Edward Burtynsky (01983) Kennecott Copper Mine #22, Bingham Valley, Utah
Image via iCollector
Image via iCollector
So I decided to do mining as a theme. This particular photograph is Bingham Valley Canyon, just outside of Salt Lake City. My research took me to the largest, I was always looking for the largest mine. What I was hoping to find was something that spoke to scale, that spoke to the fact that we as a species are now dwarfed by our own creation, that the sublime has inverted itself. So, at one point we were kind of fearful of nature -- it's like the Turner with the ship going off to sea in a storm* -- and that nature was the omnipresent fearful force, and the sublime force. What I was trying to do with these images was to say that force has shifted, now we are a force within the planet, or on the planet, and it is our own creations that dwarf us.
~Edward Burtynsky, Manufactured Landscapes, Stills Gallery with Commentary (DVD extra), 'Manufactured Landscapes' series, commentary to slide #3
Here, the photographer pinpoints, and distils into a symbolically-laden encounter with the unseen fruits of our collective industry, a historic, even mythic, transition point with which we are still, ever so slowly, coming to terms. Did we do that?
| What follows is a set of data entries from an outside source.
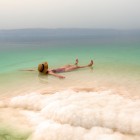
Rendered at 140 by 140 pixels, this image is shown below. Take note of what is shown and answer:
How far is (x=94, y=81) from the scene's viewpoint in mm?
12414

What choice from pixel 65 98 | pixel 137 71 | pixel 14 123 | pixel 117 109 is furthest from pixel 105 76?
pixel 14 123

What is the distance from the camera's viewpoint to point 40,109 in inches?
336

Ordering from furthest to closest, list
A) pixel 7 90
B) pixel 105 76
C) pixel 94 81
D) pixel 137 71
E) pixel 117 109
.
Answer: pixel 137 71 → pixel 105 76 → pixel 94 81 → pixel 7 90 → pixel 117 109

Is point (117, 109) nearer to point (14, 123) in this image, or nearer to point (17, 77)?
point (14, 123)

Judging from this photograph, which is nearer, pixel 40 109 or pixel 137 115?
pixel 137 115

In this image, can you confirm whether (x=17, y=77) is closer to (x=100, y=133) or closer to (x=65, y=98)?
(x=65, y=98)

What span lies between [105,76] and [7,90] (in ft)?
17.6

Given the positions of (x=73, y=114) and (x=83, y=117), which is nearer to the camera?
(x=83, y=117)

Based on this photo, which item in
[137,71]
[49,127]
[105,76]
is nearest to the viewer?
[49,127]

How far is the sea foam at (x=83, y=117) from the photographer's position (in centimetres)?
659

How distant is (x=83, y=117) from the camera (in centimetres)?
714

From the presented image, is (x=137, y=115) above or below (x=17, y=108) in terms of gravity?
above

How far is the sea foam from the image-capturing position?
6.59 m

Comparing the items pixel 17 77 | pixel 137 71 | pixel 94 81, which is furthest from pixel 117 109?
pixel 17 77
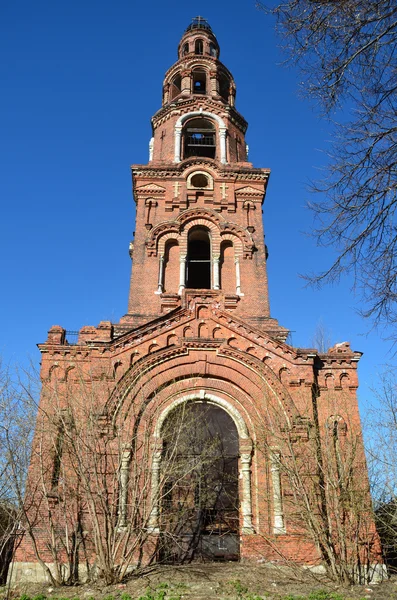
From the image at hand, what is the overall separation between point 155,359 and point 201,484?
3602mm

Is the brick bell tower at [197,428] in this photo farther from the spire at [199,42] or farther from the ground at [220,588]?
the spire at [199,42]

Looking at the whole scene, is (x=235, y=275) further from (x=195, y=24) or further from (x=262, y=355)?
(x=195, y=24)

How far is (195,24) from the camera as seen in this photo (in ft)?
92.1

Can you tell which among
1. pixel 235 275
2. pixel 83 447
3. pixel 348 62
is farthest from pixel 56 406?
pixel 348 62

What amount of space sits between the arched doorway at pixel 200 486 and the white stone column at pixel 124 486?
88 cm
Recently we seem to be discovering inconvenient truths everywhere we look, Frankenstein's monsters around every corner.
This evening, when I dug up the link for the Seminar About Long-term Thinking that he did for the Long Now Foundation in July 02008, I noticed that chapter 15 of the video of that seminar was dubbed "Future Responses to Images of Today". The first remark made by Long Now impresario Stewart Brand introducing the post-presentation Q&A session: "It's going to be interesting to see what these images look like in a hundred years' time, a thousand years' time, ten thousand years' time... I have a feeling this kind of imagery -- you're dead right -- is exactly the kind of thing to launch through time."
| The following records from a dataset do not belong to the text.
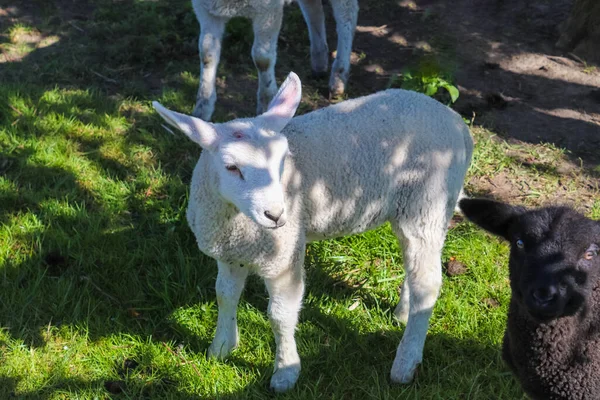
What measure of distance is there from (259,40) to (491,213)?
286 centimetres

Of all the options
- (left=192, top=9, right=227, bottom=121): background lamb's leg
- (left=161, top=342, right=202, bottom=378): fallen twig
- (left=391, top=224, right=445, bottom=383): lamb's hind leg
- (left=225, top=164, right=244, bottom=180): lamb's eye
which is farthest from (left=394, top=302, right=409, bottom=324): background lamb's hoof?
(left=192, top=9, right=227, bottom=121): background lamb's leg

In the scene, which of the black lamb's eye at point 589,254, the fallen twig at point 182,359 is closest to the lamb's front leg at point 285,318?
→ the fallen twig at point 182,359

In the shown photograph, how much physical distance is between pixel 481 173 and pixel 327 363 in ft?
7.06

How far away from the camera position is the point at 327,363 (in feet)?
12.2

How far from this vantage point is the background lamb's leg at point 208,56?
17.7 ft

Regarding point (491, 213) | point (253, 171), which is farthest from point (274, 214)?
point (491, 213)

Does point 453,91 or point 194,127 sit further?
point 453,91

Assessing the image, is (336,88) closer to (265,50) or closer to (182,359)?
(265,50)

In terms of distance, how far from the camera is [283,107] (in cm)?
317

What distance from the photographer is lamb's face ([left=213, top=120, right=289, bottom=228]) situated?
280cm

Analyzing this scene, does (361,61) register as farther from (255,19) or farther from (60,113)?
(60,113)

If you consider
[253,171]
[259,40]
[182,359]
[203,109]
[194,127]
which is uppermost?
[194,127]

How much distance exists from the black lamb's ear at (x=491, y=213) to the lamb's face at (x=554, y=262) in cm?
8

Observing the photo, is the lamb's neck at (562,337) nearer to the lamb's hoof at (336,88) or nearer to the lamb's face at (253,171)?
the lamb's face at (253,171)
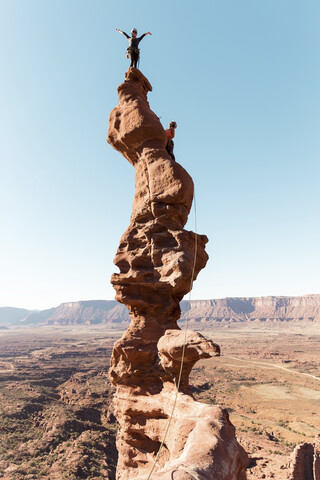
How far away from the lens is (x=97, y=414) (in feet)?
110

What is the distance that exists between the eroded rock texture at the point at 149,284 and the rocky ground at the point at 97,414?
1445 centimetres

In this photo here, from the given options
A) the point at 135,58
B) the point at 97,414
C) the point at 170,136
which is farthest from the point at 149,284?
Result: the point at 97,414

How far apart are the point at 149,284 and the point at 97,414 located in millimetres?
30833

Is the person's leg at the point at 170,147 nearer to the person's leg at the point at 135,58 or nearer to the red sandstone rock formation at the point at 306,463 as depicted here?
the person's leg at the point at 135,58

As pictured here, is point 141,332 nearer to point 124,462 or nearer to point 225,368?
point 124,462

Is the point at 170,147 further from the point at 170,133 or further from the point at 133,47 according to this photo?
the point at 133,47

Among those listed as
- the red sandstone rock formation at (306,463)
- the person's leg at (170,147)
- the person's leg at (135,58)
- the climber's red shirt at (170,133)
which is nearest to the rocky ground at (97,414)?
the red sandstone rock formation at (306,463)

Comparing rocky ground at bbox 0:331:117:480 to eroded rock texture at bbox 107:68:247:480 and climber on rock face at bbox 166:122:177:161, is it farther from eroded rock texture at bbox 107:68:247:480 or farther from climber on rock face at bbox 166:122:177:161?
climber on rock face at bbox 166:122:177:161

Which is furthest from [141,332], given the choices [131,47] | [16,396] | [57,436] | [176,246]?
[16,396]

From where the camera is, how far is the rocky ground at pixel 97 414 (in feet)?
71.6

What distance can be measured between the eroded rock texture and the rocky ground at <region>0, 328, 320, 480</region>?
1445 centimetres

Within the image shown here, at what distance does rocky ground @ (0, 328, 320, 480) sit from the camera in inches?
859

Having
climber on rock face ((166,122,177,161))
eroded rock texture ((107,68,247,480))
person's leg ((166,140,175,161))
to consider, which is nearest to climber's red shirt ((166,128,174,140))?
→ climber on rock face ((166,122,177,161))

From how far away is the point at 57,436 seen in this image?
26734 mm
Coincidentally, I'd been entertaining an almost perfectly symmetrical line of thinking. One of the things I sometimes consider in relation to future artifacts -- Strategic Anachronisms -- is the following thought experiment: If I had to send a time capsule of the present back to the past, say 100 years ago; which objects, images, elements of today might I pick out as most surprising, instructive, evocative, or characteristic of our times? Burtynsky's stuff could well find its way into my capsule selection: I find these images bear a kind of historic weight; they document something profound about What's Going On Here.
That is: we have inverted the sublime, and awaken with awe to the scale and import of what we have wrought. Yet, as terrible as many of the consequences of our industrial transformation have been, this moment of recognition seems to portend the taking of a new level of responsibility commensurate with that power. Or, as Stewart Brand put it in another context: "We are as gods and might as well get good at it."
* This may be the Turner painting that Burtynsky had in mind.